In a single planning committee last year, Manchester council signed off more than £1billion of investment.
Plans include new skyscrapers, student accommodation, offices and even a second arena next to the Etihad in east Manchester.
(Image: 2020 Midi Photography)
Mr Allan said there is no single ingredient as to why Manchester is attracting more investment than other cities.
“I think lots of things contribute to that success,” he said.
“I think the political environment within cities is always important, Manchester has had a reputation for a long time as being pretty progressive in terms of how its sought to unlock development.
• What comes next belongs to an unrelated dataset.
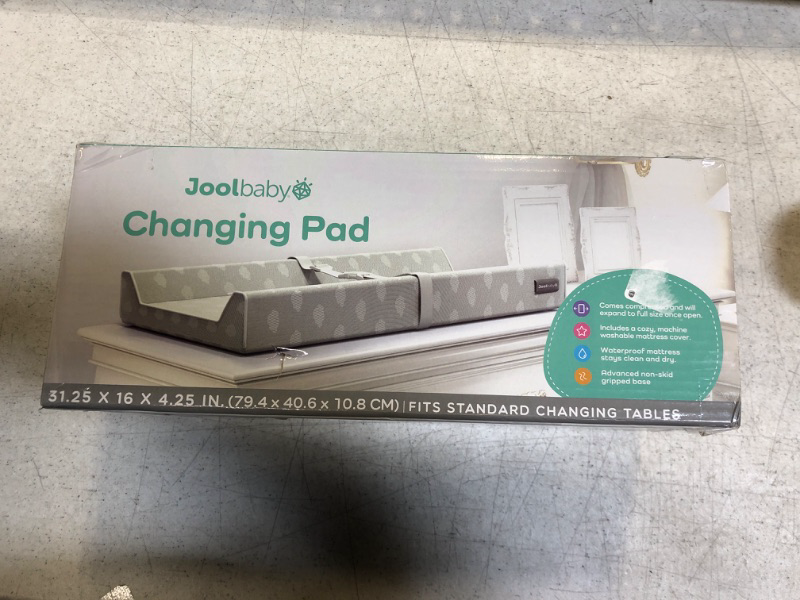 Photo 2 of Contoured Changing Pad - Waterproof & Non-Slip, Includes a Cozy, Breathable, & Washable Matress Cover - Jool Baby - FACTORY SEALED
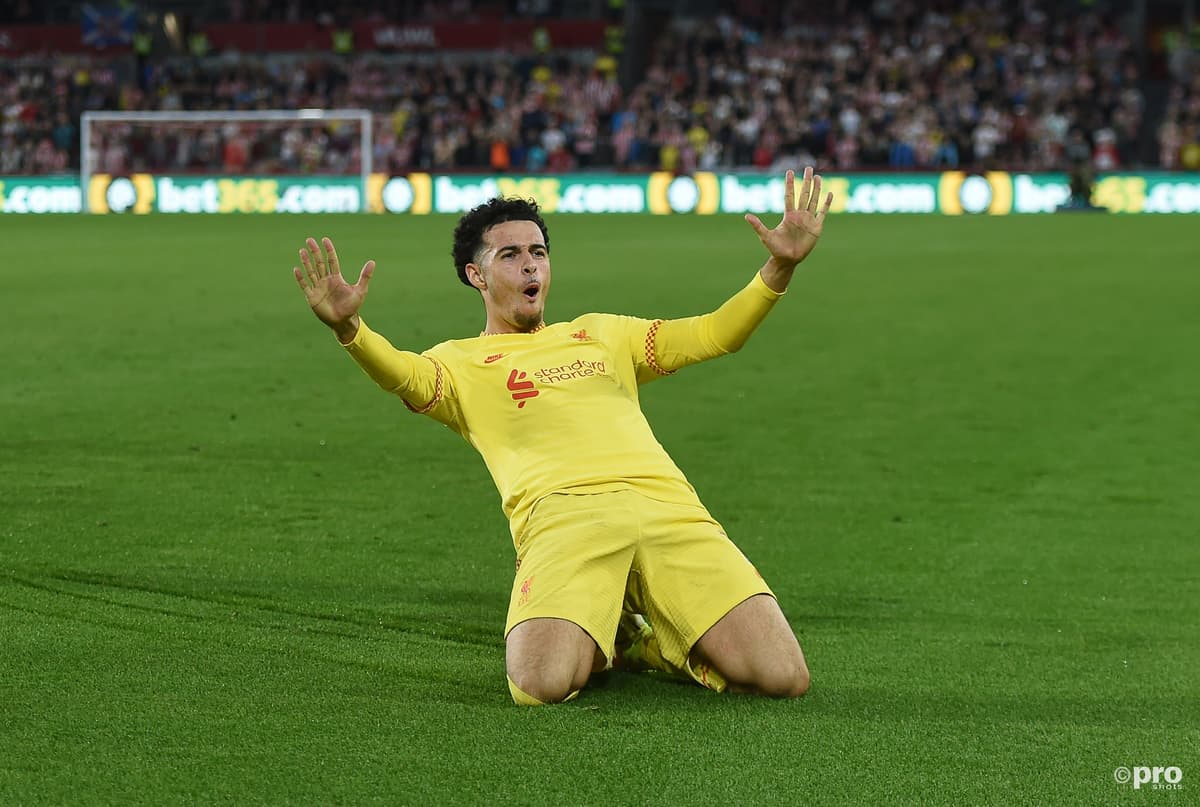 Curtis Jones celebrates scoring a goal for Liverpool in a Premier League match at Brentford Community Stadium against Brentford in 2021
“I’ve mentioned the universities, graduate retention – that’s important.
“You’ve got a lot of cities where students go to uni and then they graduate and then they end up moving somewhere else.
“Whereas graduate retention in Manchester is close to 60pc.
“So the success of the universities, international students and domestic students then choosing to stay and live, that all contributes.
“Having two world famous football clubs with huge global followings, that may sound silly but it has a real bearing on how people think about a city. It just helps build the brand.
“I think it’s all of those ingredients… not one single thing.”
Reflecting on what LandSec’s purchase of MediaCity means for the future of Greater Manchester, Mr Allan was clear.
“It’s a significant investment,” he said.
“Businesses like ours, we don’t make those decisions lightly and it’s very much a vote of confidence in the future, no question.”